On Wednesday afternoon, the commission revealed its recommendations for several EU member states. They encouraged Sweden to "take further preventive measures to strengthen the stability of the housing and mortgage market in the medium term".
Proposed measures to reach that objective included "fostering prudent lending, reducing the debt bias in the financing of housing investments, and tackling constraints in housing supply and rent regulations," the statement from Brussels said.
Sweden has a household indebtedness in proportion to household disposable income of 170 percent, a figure that shoots up to 300 percent in Stockholm, said Schellekens.
And while the commission's Sweden office has not said that the country risks a burst housing bubble, there is concern that the current situation could pose long-term macroeconomic problems.
"We have never claimed there is a housing bubble, but high private indebtedness is a key vulnerability of the Swedish economy," Schellekens said.
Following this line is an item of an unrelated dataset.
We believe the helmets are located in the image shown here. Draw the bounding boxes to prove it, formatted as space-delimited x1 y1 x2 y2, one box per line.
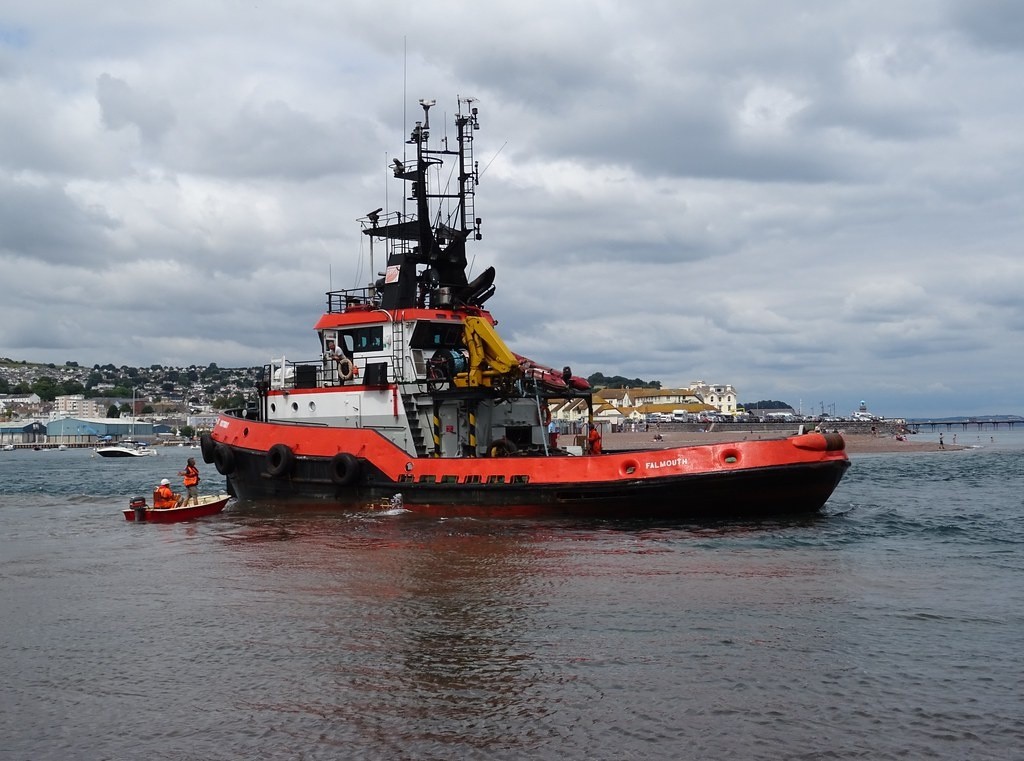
160 478 171 486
It had proved a sore point with the Swedish government last year, when the Commission last published its Annual Country-Specific Recommendations (CSRs). At the same time, high demand and low supply protected Sweden from an exaggerated boom-bust cycle.
"We are not saying it is an acute problem, as there is such high demand because Sweden doesn't build a lot of new houses," Schellekens said.
"Yet building more would in the long term reduce the risk of a bubble."
Speaking to The Local on the eve of Wednesday's recommendations, Schellekens' team said the commission does expect some grumbling. The EU members states' finance ministers will go over the points in detail at the Ecofin council meeting in June.
"We do stay away from nitpicking and focus only on key areas that need reform," Schellekens said.